Groundnuts grow best at an average temperature of 27°C with 30°C being optimal for germination. Under sub-optimal temperatures, the vegetation period is lengthened by 1 to 2 months. The demand for sunlight is relatively low; a reason why in Africa it is often cultivated in mixed cropping systems together with maize and oil palms. Average annual rainfalls of 500 mm are sufficient for the cultivation. For early varieties, even 200 to 300 mm during the vegetation period are accepted (as in the Sahel region).
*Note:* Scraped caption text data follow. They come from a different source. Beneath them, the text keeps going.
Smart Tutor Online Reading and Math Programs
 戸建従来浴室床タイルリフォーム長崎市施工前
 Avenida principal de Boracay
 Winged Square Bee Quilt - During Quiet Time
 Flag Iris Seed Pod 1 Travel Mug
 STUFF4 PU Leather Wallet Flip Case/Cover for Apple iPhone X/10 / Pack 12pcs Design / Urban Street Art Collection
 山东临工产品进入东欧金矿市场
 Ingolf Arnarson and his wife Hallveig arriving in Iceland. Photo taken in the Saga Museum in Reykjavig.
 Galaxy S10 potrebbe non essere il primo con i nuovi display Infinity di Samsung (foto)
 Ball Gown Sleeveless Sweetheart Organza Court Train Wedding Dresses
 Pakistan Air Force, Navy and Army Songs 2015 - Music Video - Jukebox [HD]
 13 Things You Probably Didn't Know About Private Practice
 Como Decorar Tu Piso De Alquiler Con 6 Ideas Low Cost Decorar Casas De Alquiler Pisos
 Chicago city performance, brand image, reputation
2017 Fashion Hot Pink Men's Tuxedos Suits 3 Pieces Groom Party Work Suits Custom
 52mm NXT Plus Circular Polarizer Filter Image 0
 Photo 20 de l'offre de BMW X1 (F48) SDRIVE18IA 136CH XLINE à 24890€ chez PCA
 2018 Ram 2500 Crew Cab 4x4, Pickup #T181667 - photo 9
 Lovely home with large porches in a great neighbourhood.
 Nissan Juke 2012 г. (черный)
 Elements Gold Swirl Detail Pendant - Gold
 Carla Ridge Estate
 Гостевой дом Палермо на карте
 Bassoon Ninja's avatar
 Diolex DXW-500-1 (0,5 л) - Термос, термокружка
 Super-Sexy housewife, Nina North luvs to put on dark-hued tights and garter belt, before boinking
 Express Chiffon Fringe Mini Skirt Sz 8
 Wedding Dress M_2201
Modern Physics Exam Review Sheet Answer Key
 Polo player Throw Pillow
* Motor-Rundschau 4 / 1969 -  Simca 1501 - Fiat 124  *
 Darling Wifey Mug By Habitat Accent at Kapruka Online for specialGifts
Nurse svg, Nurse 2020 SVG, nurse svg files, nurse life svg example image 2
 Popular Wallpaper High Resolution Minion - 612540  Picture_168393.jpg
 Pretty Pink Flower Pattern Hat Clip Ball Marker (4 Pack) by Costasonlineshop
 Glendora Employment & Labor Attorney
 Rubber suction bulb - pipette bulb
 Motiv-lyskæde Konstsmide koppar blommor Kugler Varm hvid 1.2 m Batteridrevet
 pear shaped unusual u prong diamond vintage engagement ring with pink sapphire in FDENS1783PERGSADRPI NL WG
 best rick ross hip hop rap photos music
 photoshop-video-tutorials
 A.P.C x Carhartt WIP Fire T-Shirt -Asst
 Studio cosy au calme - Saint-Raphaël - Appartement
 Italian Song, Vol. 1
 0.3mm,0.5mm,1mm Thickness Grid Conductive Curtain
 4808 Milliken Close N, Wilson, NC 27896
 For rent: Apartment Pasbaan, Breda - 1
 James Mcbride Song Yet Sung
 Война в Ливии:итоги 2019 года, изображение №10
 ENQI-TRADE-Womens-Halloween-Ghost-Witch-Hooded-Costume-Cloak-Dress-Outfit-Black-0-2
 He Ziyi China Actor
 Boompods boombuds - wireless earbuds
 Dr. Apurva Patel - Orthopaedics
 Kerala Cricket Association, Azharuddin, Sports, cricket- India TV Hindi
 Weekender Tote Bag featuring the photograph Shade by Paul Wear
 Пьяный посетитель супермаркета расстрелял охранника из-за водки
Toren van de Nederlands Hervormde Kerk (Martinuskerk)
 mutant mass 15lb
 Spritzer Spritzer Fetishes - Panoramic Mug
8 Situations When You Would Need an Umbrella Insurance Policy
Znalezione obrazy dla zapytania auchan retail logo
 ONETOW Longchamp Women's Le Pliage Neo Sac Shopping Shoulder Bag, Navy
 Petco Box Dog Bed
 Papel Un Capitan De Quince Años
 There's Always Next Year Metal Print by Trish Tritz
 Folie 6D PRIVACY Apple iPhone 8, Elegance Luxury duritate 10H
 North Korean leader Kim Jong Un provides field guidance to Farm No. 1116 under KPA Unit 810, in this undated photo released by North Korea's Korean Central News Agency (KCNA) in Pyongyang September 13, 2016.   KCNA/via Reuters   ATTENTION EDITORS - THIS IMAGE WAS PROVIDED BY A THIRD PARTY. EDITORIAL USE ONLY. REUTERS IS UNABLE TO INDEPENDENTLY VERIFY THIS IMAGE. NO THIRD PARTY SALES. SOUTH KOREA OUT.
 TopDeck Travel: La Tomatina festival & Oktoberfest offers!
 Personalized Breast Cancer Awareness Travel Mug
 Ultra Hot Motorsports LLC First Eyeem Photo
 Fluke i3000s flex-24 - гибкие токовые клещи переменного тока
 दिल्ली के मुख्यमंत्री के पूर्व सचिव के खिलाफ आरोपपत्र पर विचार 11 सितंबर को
Africa normally produces between 25 % and 30 % of world groundnut production and roughly one third of world exports, with Nigeria, Senegal, Zaire and the Sudan (in that order for 1985) being the . main producers. Nigeria's leading role in Africa, however, has been put under pressure due to a general decline in agricultural production as a result of the crude oil boom. For groundnut oil, the country has even become the largest African net importer (13 000 tons in 1985). The most important exporting countries for groundnut oil are now Brazil, China and Senegal. The United States are basically a residual supplier to foreign markets, of which the European Economic Community is the most important.

The groundnut is an annual legume, and there is a wide variation in the types cultivated in particular localities. In general, there are two main types which are distinct in appearance: One is upright with an erect central stem and vertical branches, the other has numerous creeping laterals. The first is more commonly grown for mechanized production, the second under peasant farming systems.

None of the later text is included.